● EXERCISE REQUIREMENTS
Render the stretch of material from its start through the line containing "- wheel hub cap, located at x1=450, y1=555, x2=559, y2=700" as a Markdown table with columns Row and Line, numbering each line and omitting blank lines and pictures.
>> start
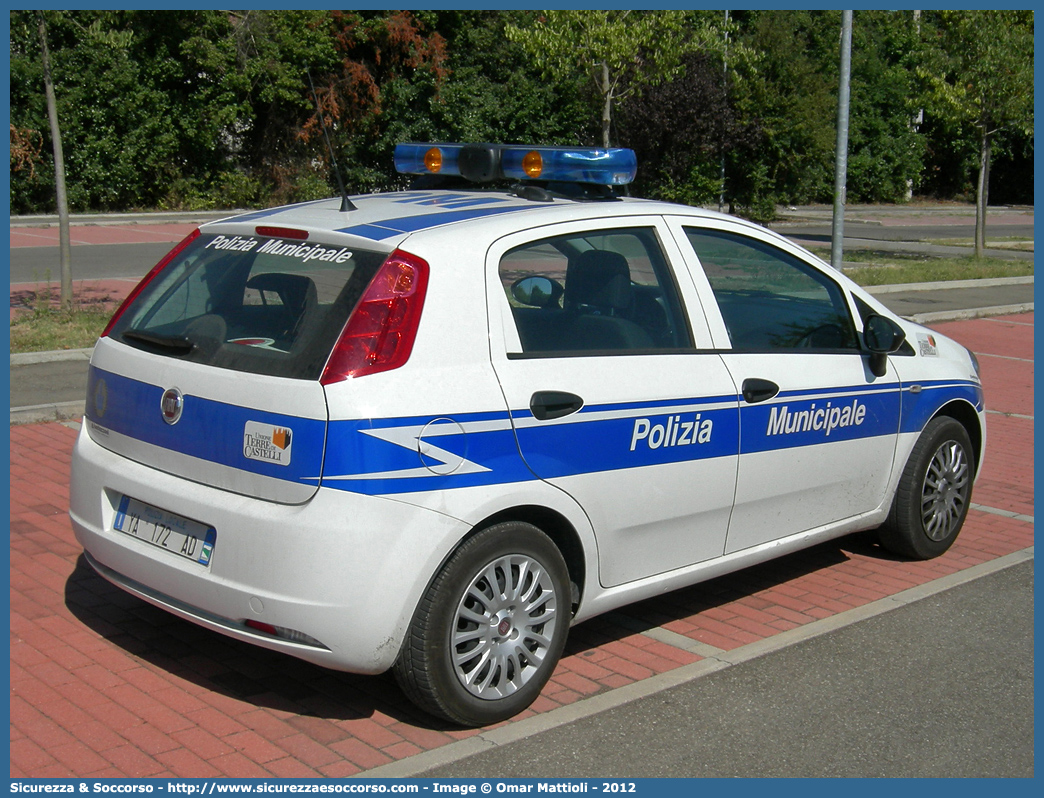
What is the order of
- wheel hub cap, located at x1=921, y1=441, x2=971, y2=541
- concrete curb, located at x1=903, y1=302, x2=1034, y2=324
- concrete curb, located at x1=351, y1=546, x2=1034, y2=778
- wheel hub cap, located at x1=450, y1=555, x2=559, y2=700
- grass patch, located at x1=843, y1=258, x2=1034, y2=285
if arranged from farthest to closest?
grass patch, located at x1=843, y1=258, x2=1034, y2=285, concrete curb, located at x1=903, y1=302, x2=1034, y2=324, wheel hub cap, located at x1=921, y1=441, x2=971, y2=541, wheel hub cap, located at x1=450, y1=555, x2=559, y2=700, concrete curb, located at x1=351, y1=546, x2=1034, y2=778

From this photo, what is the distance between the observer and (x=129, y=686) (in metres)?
4.10

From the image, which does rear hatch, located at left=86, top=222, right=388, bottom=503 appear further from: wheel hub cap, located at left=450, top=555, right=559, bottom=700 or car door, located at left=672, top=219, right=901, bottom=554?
car door, located at left=672, top=219, right=901, bottom=554

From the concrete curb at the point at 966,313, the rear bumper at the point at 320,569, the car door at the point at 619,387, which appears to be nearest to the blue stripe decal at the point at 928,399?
the car door at the point at 619,387

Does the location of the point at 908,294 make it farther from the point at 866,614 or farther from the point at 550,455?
the point at 550,455

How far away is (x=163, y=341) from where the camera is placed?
399 cm

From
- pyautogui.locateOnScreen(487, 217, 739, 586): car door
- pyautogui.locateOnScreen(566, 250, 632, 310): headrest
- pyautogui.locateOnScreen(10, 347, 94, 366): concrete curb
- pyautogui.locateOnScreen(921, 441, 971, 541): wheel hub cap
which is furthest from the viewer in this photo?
pyautogui.locateOnScreen(10, 347, 94, 366): concrete curb

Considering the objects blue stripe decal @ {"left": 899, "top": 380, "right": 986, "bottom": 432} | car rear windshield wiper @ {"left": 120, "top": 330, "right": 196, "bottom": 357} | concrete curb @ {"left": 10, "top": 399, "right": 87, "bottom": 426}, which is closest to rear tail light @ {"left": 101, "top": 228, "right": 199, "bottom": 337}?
car rear windshield wiper @ {"left": 120, "top": 330, "right": 196, "bottom": 357}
>> end
● THE RESULT
| Row | Line |
|---|---|
| 1 | What is the order of |
| 2 | - wheel hub cap, located at x1=921, y1=441, x2=971, y2=541 |
| 3 | - concrete curb, located at x1=903, y1=302, x2=1034, y2=324 |
| 4 | - concrete curb, located at x1=351, y1=546, x2=1034, y2=778 |
| 5 | - wheel hub cap, located at x1=450, y1=555, x2=559, y2=700 |